Throughout her career, Slusser made many contributions to the understanding of Nepalese culture, history, language, and art. She has multiple published works which reflect her career including a two- volume set of text and images, mainly her own photographs from her time in Nepal, titled Nepal Mandala: A Cultural Study of Kathmandu Valley and a book, which she co- authored with Paul Jett, on Nepalese art titled The Antiquity of Nepalese Wood Carving: a Reassessment. Articles published by her alongside her co-authors include, "Metamorphosis: Sheet Metal to Sacred Image in Nepal", "The Nepalese Caitya: 1500 Years of Buddhist Votive Architecture in the Kathmandu Valley", "The Devimahatmya Paintings Preserved at the National Archives", "The Purandi Hoard: Metalwork from Eleventh-Century Nepal", "Water Conduits in the Kathmandu Valley".
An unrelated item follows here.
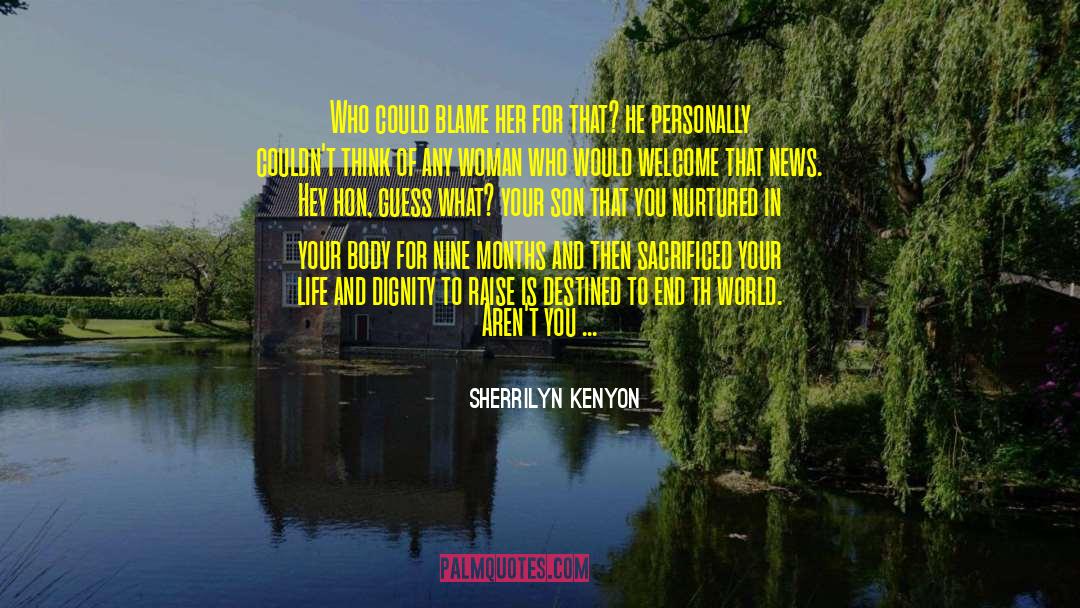 Life Stages quotes by Sherrilyn Kenyon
== Collecting practices in Nepal ==

While living in Nepal between 1965 and 1972, Slusser accumulated a collection of "roughly 500" Nepalese art and ethnographic objects, mostly from street salesmen and artifact dealers. At the request of the Department of Anthropology of the Smithsonian Institution's National Museum of Natural History, she assembled a small ethnographic collection from the Kathmandu Valley. She and her husband, H. Robert Slusser, also acquired Nepalese artworks and religious objects for their own collection. Some objects from their private collection were later donated to the Arthur M. Sackler Gallery. Smithsonian provenance records document, for example, a manuscript leaf purchased by the Slussers in Kathmandu in 1966 and donated to the gallery in 1991.
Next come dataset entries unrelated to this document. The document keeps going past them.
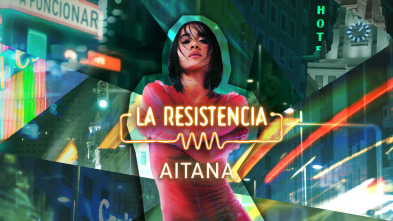 La Resistencia (T6): Aitana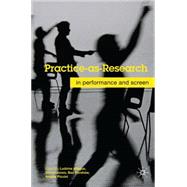 PracticeasResearch In Performance and Screen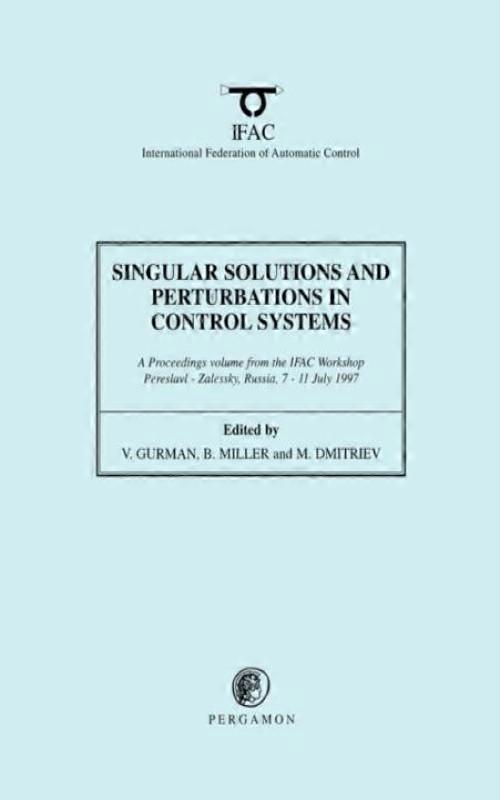 Singular Solutions And Perturbations In Control Systems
In September 2026, art historian Erin L. Thompson published an investigation in Himal Southasian examining Slusser's private collecting practices in Nepal. Drawing in part on Slusser's diaries and archival materials, Thompson reported that Slusser knew many of the devotional objects she collected to be stolen. Slusser brought her collection back to the United States, selling parts of it during her lifetime and bequeathing the rest to museums including LACMA, the Virginia Museum of Fine Arts, and the National Museum of Natural History. Thompson characterized Slusser's collection practices as "loot". Slusser feared that traditional Nepalese culture and faith would be lost to modernization, and believed that she was "rescuing" the artifacts she purchased.

Slusser extensively documented her collecting practices in her diaries. For instance, after she purchased a statue at the Gokarneshwor Mahadev temple in December 1965, she wrote that she was "sure [the sellers] had just stolen" the image, noting that grains of ritual rice remained attached to it. In other instances, Slusser complained of having to scrub off puja anointing powders from Devas she purchased. Thompson reported that some of the items Slusser purchased from dealers may have been stolen explicitly to be sold to her: although she frequently haggled, the prices she paid were still far higher than the monthly and even yearly wages of most Nepalis. In at least one case, the theft of an artifact Slusser purchased (a set of bone regalia) caused the specific Guthi ritual tradition associated with the regalia to go extinct. Slusser was aware that the theft and export of such antiquities was strictly prohibited by Nepalese law, but avoided customs inspection by mailing her collection back to the U.S. through the Army Post Office in Kathmandu.

Smithsonian collection records independently document Nepalese objects formerly owned by the Slussers. Provenance records for some objects identify purchases made in Kathmandu, while records for other objects identify the Slussers as previous owners but list the method by which they acquired the objects as unknown.